WASHINGTON — The Space Force has broadened its plans to upgrade its legacy ground-based radars to improve their missile defense and space monitoring capabilities, now envisioning a sweeping program to digitize the mostly analog antennas and computer processors for all eight of the aging systems, according to a Space Systems Command (SSC) spokesperson.
The expanded Ground Based Radar Digitization (GBRD) effort is “transformational,” as it will allow the service to put into place “better ways to defeat modern digital threats (smaller, faster, more numerous objects),” the spokesperson said.
The re-scoped GBRD effort replaces a plan first put forward in a request for information (RFI) from industry last July which would have upgraded only six of the radars and involved only partial subsystem modernizations rather than a comprehensive overhaul, the SSC spokesperson explained.
SSC “is seeking industry inputs on a potential larger scope program to include all eight of our ground-based strategic radars,” a Space Systems Command (SSC) spokesperson told Breaking Defense. “In addition to the five Upgraded Early Warning Radars (UEWRs) and the PARCS radar in North Dakota, the RFI now includes the Cobra Dane radar in Alaska and the AN/FPS-85 radar at Eglin AFB, Florida.”
“These aging systems are nearing obsolescence, necessitating technological upgrades. GBRD aims to digitize these radars for enhanced battlespace awareness, reduced sustainment costs, and resolution of obsolescence challenges,” according to the RFI.

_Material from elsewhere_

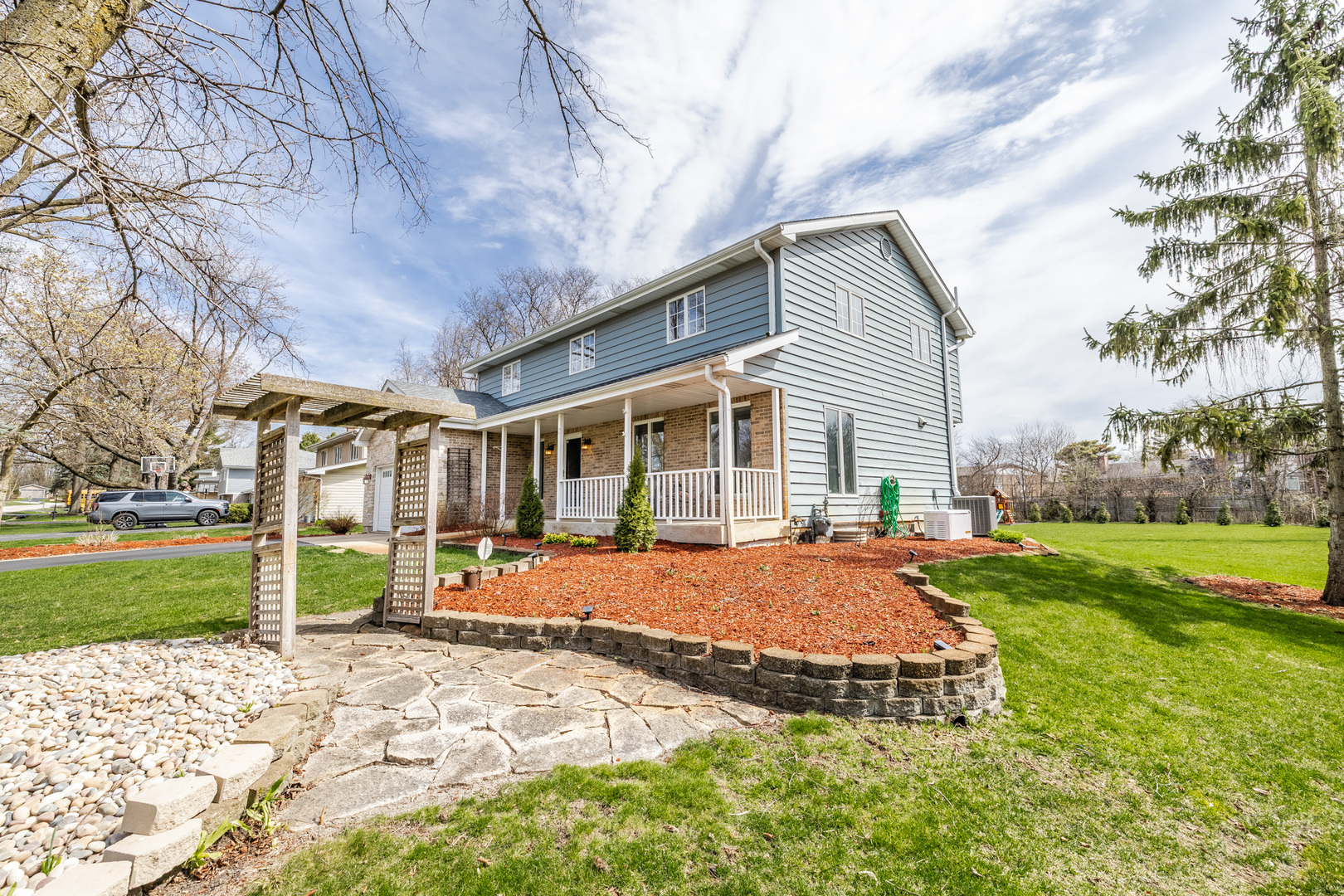 8001 William Drive Willowbrook, IL 60527 - Photo 47 of 73 a view of a house with backyard and trees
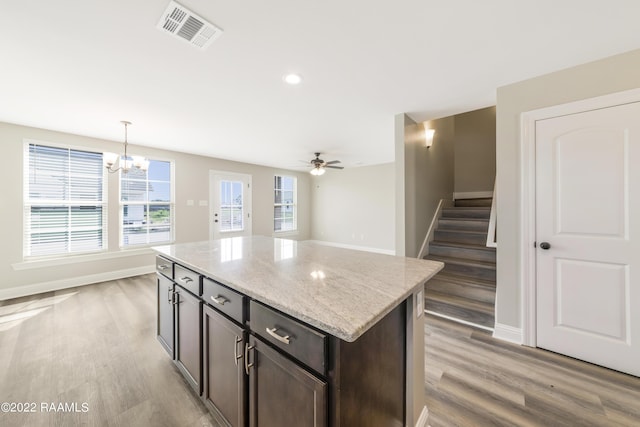 119 Sandstone Ave, Scott, LA 70583 - kitchen featuring light wood-type flooring, a kitchen island, a chandelier, light stone countertops, and recessed lighting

The Pentagon’s fiscal 2026 reconciliation package included $1.98 billion for “improved ground-based missile defense radar” related to the Pentagon’s Golden Dome initiative. However, the SSC spokesperson declined to comment on whether some of those funds would be used to support the broadened GBRD effort.
Stressing that at the moment SSC is only “seeking information, not committing to any specific sites in the final program,” the spokesperson said that “the program office is unable to provide specific details on the status of funding at this time; however, the program office continues to seek information on fast-moving efforts with the desire to execute as soon as able.”
The UEWR radars directly feed into the Missile Defense Agency’s Ground-based Midcourse Defense system, with three UEWRs located at at Beale AFB in California, one at Fylingdales in the United Kingdom, and one at Thule AFB in Greenland.
The PARCS radar, formally the AN/FPQ‑16 Perimeter Acquisition Radar Attack Characterization System, first came online in the 1970s and supports the Space Force’s missile warning and space situational awareness missions.
Cobra Dane, which faces the western part of US Indo-Pacific Command according to a Space Force fact sheet, primarily supports the North American Aerospace Defense Command with missile warning data, but also serves as a node in the US Space Command’s Space Surveillance Network.
The AN/FPS-85 phased-array radar is primarily used for space surveillance, and can detect, track and identify up to 200 satellites simultaneously, according to a Space Force fact sheet.
The revised GBRD effort will equip all eight radars with the same “back end” computers, servers and software, as well as updating the radar’s “front end” antennas, the SSC spokesperson said — a major shift in approach from the original plan.
“The analogy is to think of the radar system ‘front end’ as the eyes and ears of the radar. It’s the large, physical hardware array that transmits and receives the radio frequency (RF) energy. The ‘back end’ is the brain. It’s the computers, servers, and software that take the raw energy received by the front end, process it, and turn it into understandable data — like identifying an object, its location, and its trajectory,” the SSC spokesperson explained.
The original RFI was seeking information on how “to give each radar a new, modern ‘brain’ (back end). While this was an improvement, it was like giving eight different people eight different, newer models of computers. They would all be better, but they would still operate differently. The new RFI is seeking input on giving all eight radars the same ‘brain’—a single, common, virtual stack software architecture,” the spokesperson added.
The change will put into place a common software update across the entire radar fleet, and will “dramatically” cut long-term costs, the spokesperson said. Further, the common back end means tracking data from all eight radars can be fused into a “much more comprehensive picture of the space domain.”
Unlike under the first GBRD plan, each radar also now will get a makeover of its “old, 1970s-era analog,” the spokesperson said.
“Digitizing the front end is like upgrading from an old analog television camera to a new 8K digital camera. It provides the new brain with an incredibly clear, high-fidelity data stream, unlocking the system’s full potential and allowing us to see the threats we couldn’t see before.”
According to the revised RFI, the Space Force is planning to reach initial operational capability with four “Rapid Prototype” sites completed in the first quarter of FY30; and full operational capability for all sites by the second quarter of FY31.
Interested vendors have until April 1 to respond to the revamped RFI.